» Task details
Format the rows, from the first one through the line that contains "Is the value for 'Ik voer een geluidstest uit' greater", as a JSON list of strings with one string per line. Skip blank lines and leave the pictures out.

=== Section Start ===

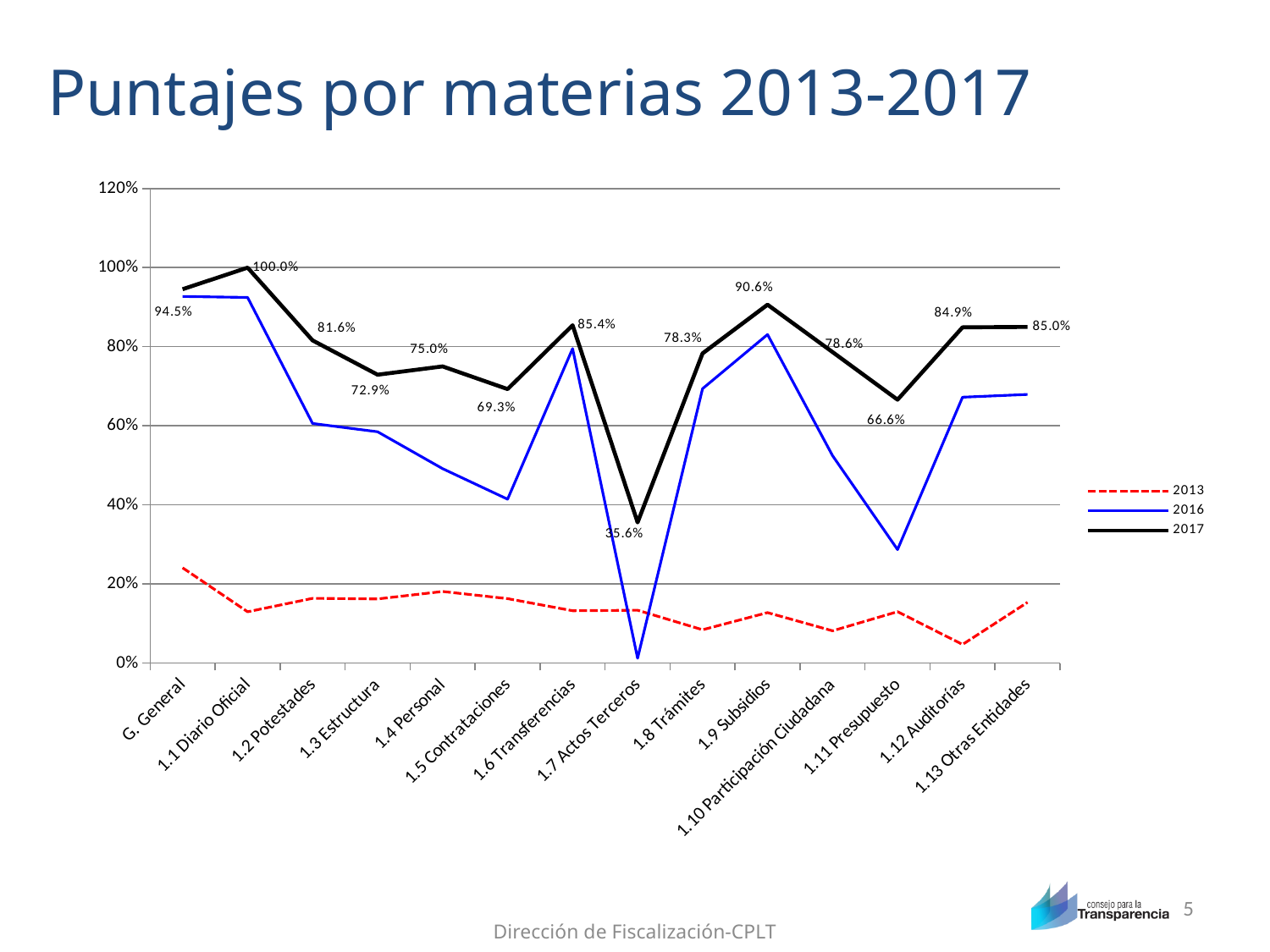
How many categories are shown on the x axis? 14 Which category has the highest 2017 value? 1.1 Diario Oficial What is the 2017 value for 1.7 Actos Terceros? 35.6% Is the 2013 value for G. General greater or less than 40%? less How many series does the legend list? 3 What is the difference between the 2017 values for 1.9 Subsidios and 1.11 Presupuesto? 24.0 percentage points Which category has the lowest 2017 value? 1.7 Actos Terceros What is the 2017 value for 1.1 Diario Oficial? 100.0% Is the 2016 value for 1.7 Actos Terceros greater or less than 20%? less Which has the larger 2017 value, 1.2 Potestades or 1.4 Personal? 1.2 Potestades What kind of chart is shown on the slide? Line chart What is the 2017 value for 1.13 Otras Entidades? 85.0%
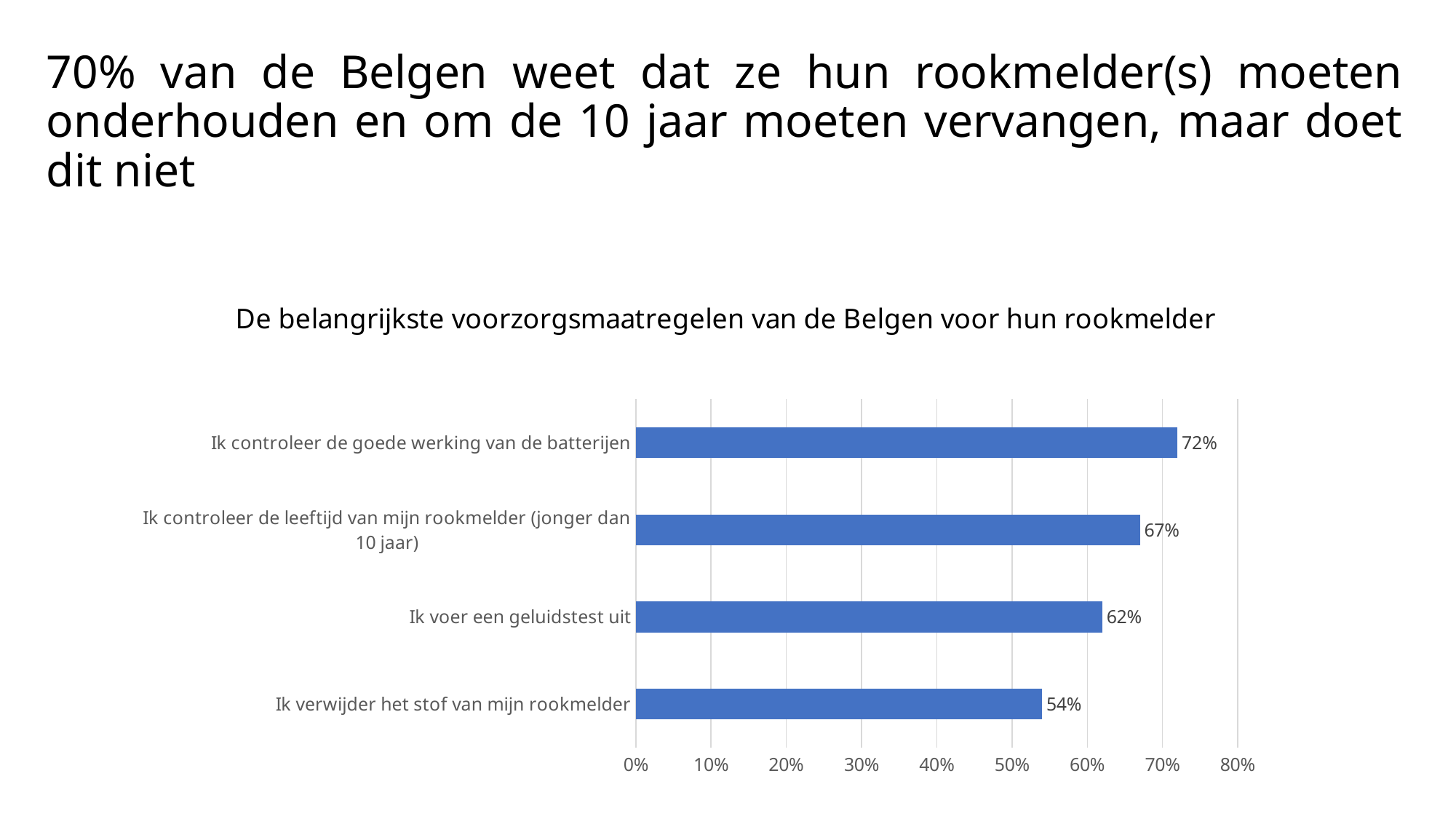
Is the value for 'Ik voer een geluidstest uit' greater or less than 60%? greater What is the title of the chart? De belangrijkste voorzorgsmaatregelen van de Belgen voor hun rookmelder What is the value for 'Ik controleer de goede werking van de batterijen'? 72% What kind of chart is shown on the slide? Bar chart What is the difference between the values for 'Ik controleer de goede werking van de batterijen' and 'Ik verwijder het stof van mijn rookmelder'? 18% Which category has the lowest value? Ik verwijder het stof van mijn rookmelder What is the value for 'Ik verwijder het stof van mijn rookmelder'? 54% Which category has the highest value? Ik controleer de goede werking van de batterijen How many categories are shown in the chart? 4 What is the value for 'Ik controleer de leeftijd van mijn rookmelder (jonger dan 10 jaar)'? 67% What is the value for 'Ik voer een geluidstest uit'? 62% Which is larger: the value for 'Ik voer een geluidstest uit' or for 'Ik controleer de leeftijd van mijn rookmelder (jonger dan 10 jaar)'? Ik controleer de leeftijd van mijn rookmelder (jonger dan 10 jaar)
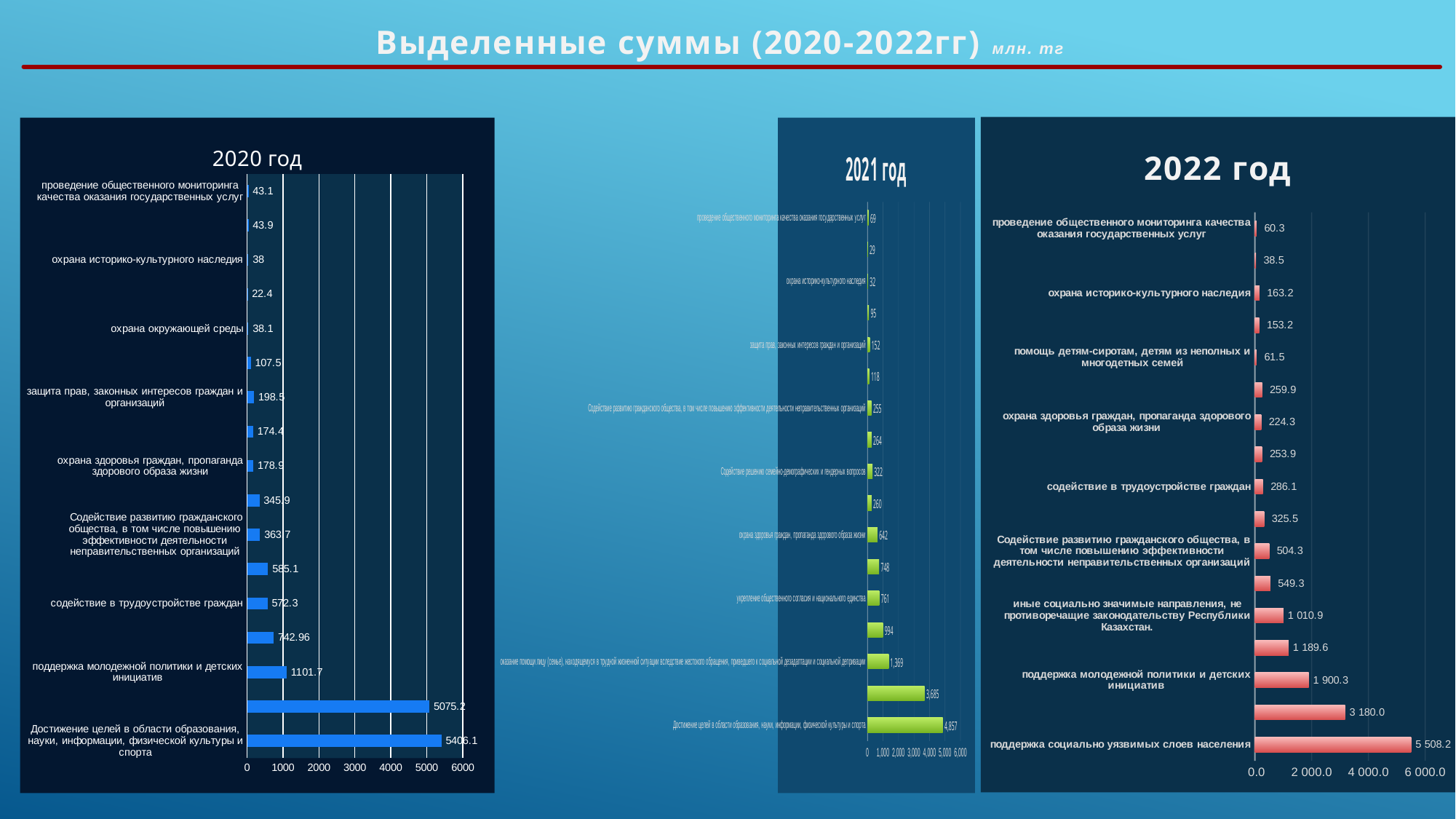
What type of chart is the 2022 год chart? Horizontal bar chart On the 2020 год chart, what is the smallest value shown? 22.4 On the 2020 год chart, how many bars are plotted? 17 On the 2022 год chart, which is larger: охрана историко-культурного наследия or помощь детям-сиротам, детям из неполных и многодетных семей? охрана историко-культурного наследия On the 2022 год chart, what is the value for поддержка молодежной политики и детских инициатив? 1 900.3 On the 2020 год chart, what is the value for содействие в трудоустройстве граждан? 572.3 On the 2020 год chart, which category has the highest value? Достижение целей в области образования, науки, информации, физической культуры и спорта On the 2021 год chart, what is the smallest value shown? 29 On the 2021 год chart, what is the largest value shown? 4,857 How many charts are shown on the slide? 3 On the 2020 год chart, what is the difference between the two largest values, 5406.1 and 5075.2? 330.9 On the 2022 год chart, which category has the highest value? поддержка социально уязвимых слоев населения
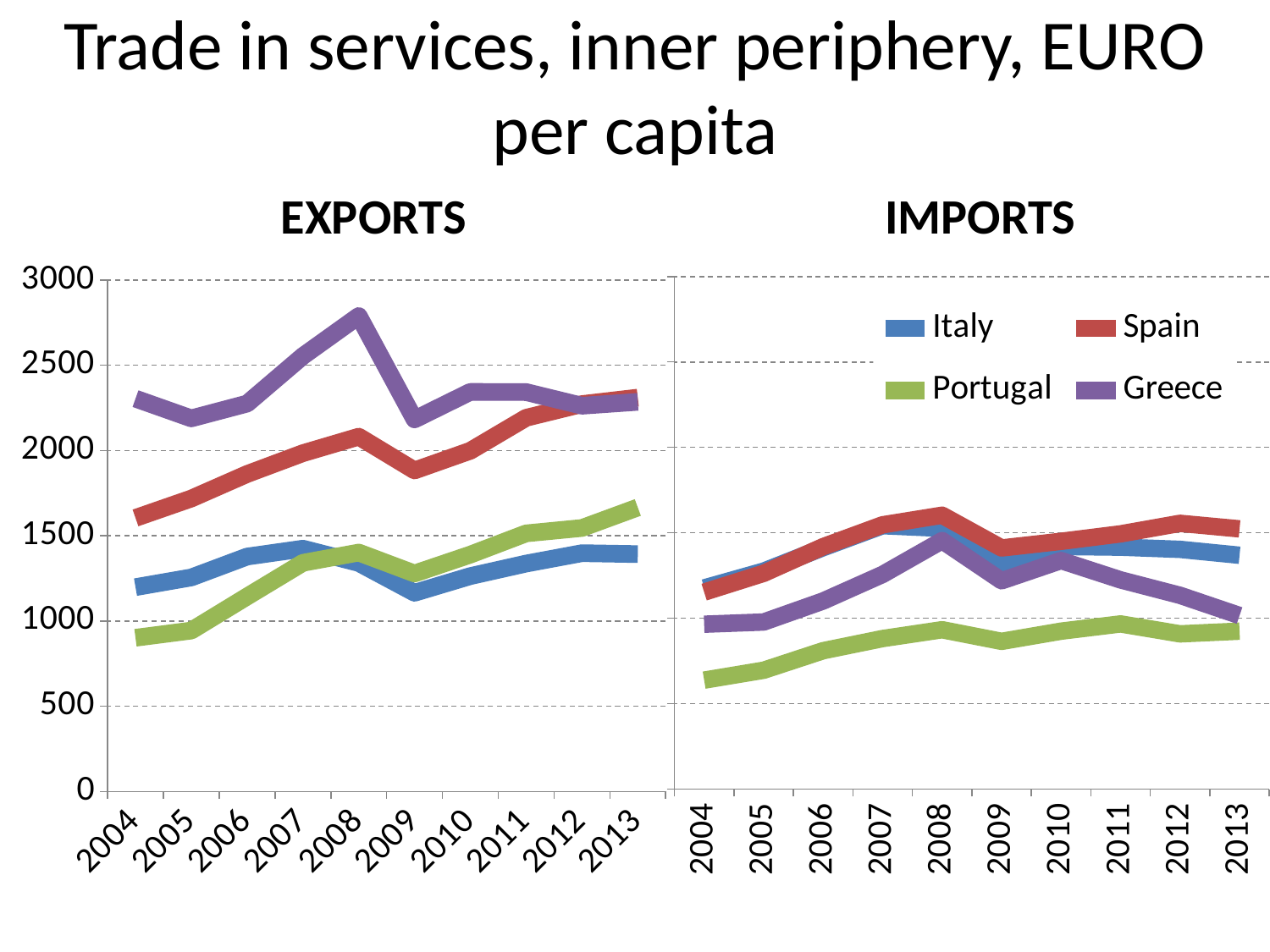
What kind of chart is the EXPORTS chart? line chart In the IMPORTS chart, which country has the lowest value in 2013? Portugal How many series does the legend list? 4 In the EXPORTS chart, which country has the lowest value in 2004? Portugal How many years are plotted on the x axis of the IMPORTS chart? 10 In the IMPORTS chart, does the Greece line rise or fall from 2008 to 2013? fall In the EXPORTS chart, which country has the highest value in 2008? Greece In the EXPORTS chart, is the value for Portugal in 2004 greater or less than 1000? less In the EXPORTS chart, which is larger in 2013, Portugal or Italy? Portugal In the IMPORTS chart, is the value for Spain in 2008 greater or less than 1500? greater Which colour represents Spain in the legend? red In the EXPORTS chart, is the value for Greece in 2008 greater or less than 2500? greater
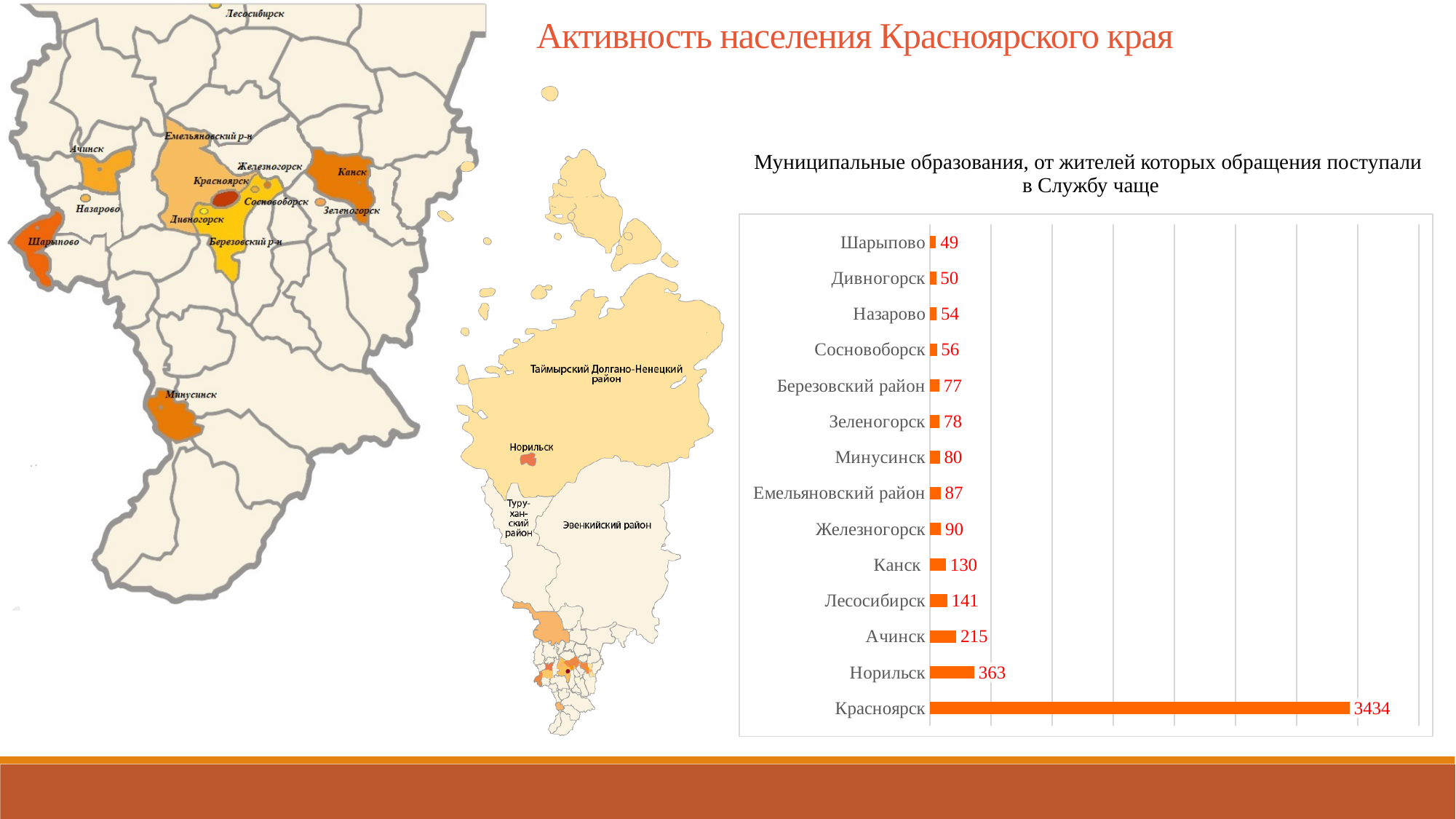
What is the title of the chart? Муниципальные образования, от жителей которых обращения поступали в Службу чаще What is the difference between the values for Красноярск and Норильск? 3071 What is the value for Норильск? 363 What kind of chart is shown on the slide? Bar chart How many municipalities are shown in the chart? 14 What is the value for Зеленогорск? 78 Which has a larger value, Канск or Лесосибирск? Лесосибирск What is the value for Красноярск? 3434 Which municipality has the lowest value? Шарыпово What is the difference between the values for Норильск and Ачинск? 148 Which municipality has the highest value? Красноярск What is the value for Емельяновский район? 87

=== Section End ===

» Exercise output
[
  "How many categories are shown on the x axis? 14 Which category has the highest 2017 value? 1.1 Diario Oficial What is the 2017 value for 1.7 Actos Terceros? 35.6% Is the 2013 value for G. General greater or less than 40%? less How many series does the legend list? 3 What is the difference between the 2017 values for 1.9 Subsidios and 1.11 Presupuesto? 24.0 percentage points Which category has the lowest 2017 value? 1.7 Actos Terceros What is the 2017 value for 1.1 Diario Oficial? 100.0% Is the 2016 value for 1.7 Actos Terceros greater or less than 20%? less Which has the larger 2017 value, 1.2 Potestades or 1.4 Personal? 1.2 Potestades What kind of chart is shown on the slide? Line chart What is the 2017 value for 1.13 Otras Entidades? 85.0%",
  "Is the value for 'Ik voer een geluidstest uit' greater or less than 60%? greater What is the title of the chart? De belangrijkste voorzorgsmaatregelen van de Belgen voor hun rookmelder What is the value for 'Ik controleer de goede werking van de batterijen'? 72% What kind of chart is shown on the slide? Bar chart What is the difference between the values for 'Ik controleer de goede werking van de batterijen' and 'Ik verwijder het stof van mijn rookmelder'? 18% Which category has the lowest value? Ik verwijder het stof van mijn rookmelder What is the value for 'Ik verwijder het stof van mijn rookmelder'? 54% Which category has the highest value? Ik controleer de goede werking van de batterijen How many categories are shown in the chart? 4 What is the value for 'Ik controleer de leeftijd van mijn rookmelder (jonger dan 10 jaar)'? 67% What is the value for 'Ik voer een geluidstest uit'? 62% Which is larger: the value for 'Ik voer een geluidstest uit' or for 'Ik controleer de leeftijd van mijn rookmelder (jonger dan 10 jaar)'? Ik controleer de leeftijd van mijn rookmelder (jonger dan 10 jaar)"
]